> _Travail demandé_: Reprenez mot pour mot, dans l'extrait ci-dessous sur François Bayrou, le passage qui s'ouvre sur les mots contenant "Estimant que François" et s'achève sur "répondu aux journalistes.".

> _Texte présenté_:
§

Estimant que François Bayrou, 72 ans, était coupable de faits portant "atteinte aux valeurs de probité et d'exemplarité qu'il promeut", le parquet avait requis 30 mois d'emprisonnement avec sursis, 70 000 euros d'amende et trois ans d'inéligibilité avec sursis contre le triple candidat à la présidentielle.

Une décision avec d'importants enjeux politiques

Cette décision intervient alors que la deuxième vague de nominations au gouvernement de Gabriel Attal se fait attendre, et que François Bayrou plaide, en coulisses, pour être mieux représenté. Une question qu'il a refusé de commenter, lundi : "On va attendre quelques minutes, quelques heures, pour réfléchir à l'avenir", a-t-il répondu aux journalistes.

Par ailleurs, le MoDem n'est pas l'unique parti français visé par des accusations similaires. La France insoumise (LFI) et le Rassemblement national (RN) sont aussi soupçonnés d'avoir employé des assistants parlementaires européens à des tâches liées à leurs activités en France, et non pour des missions liées au Parlement européen. 

La présidente du groupe RN à l'Assemblée nationale, Marine Le Pen, est renvoyée devant le tribunal correctionnel de Paris pour des soupçons de détournements à hauteur de 6,8 millions d'euros, entre 2009 et 2017. Du côté de LFI, une information judiciaire est en cours, mais personne n'a été mis en examen depuis son ouverture fin 2018, selon l'AFP.

§

> _Données de l'exercice_:
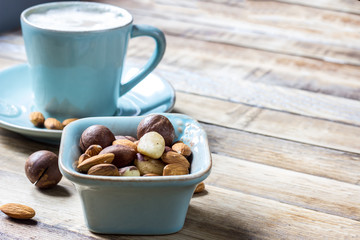 Cup of latte coffee on wooden background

§

> _Résultat de l'exercice_:
Estimant que François Bayrou, 72 ans, était coupable de faits portant "atteinte aux valeurs de probité et d'exemplarité qu'il promeut", le parquet avait requis 30 mois d'emprisonnement avec sursis, 70 000 euros d'amende et trois ans d'inéligibilité avec sursis contre le triple candidat à la présidentielle.

Une décision avec d'importants enjeux politiques

Cette décision intervient alors que la deuxième vague de nominations au gouvernement de Gabriel Attal se fait attendre, et que François Bayrou plaide, en coulisses, pour être mieux représenté. Une question qu'il a refusé de commenter, lundi : "On va attendre quelques minutes, quelques heures, pour réfléchir à l'avenir", a-t-il répondu aux journalistes.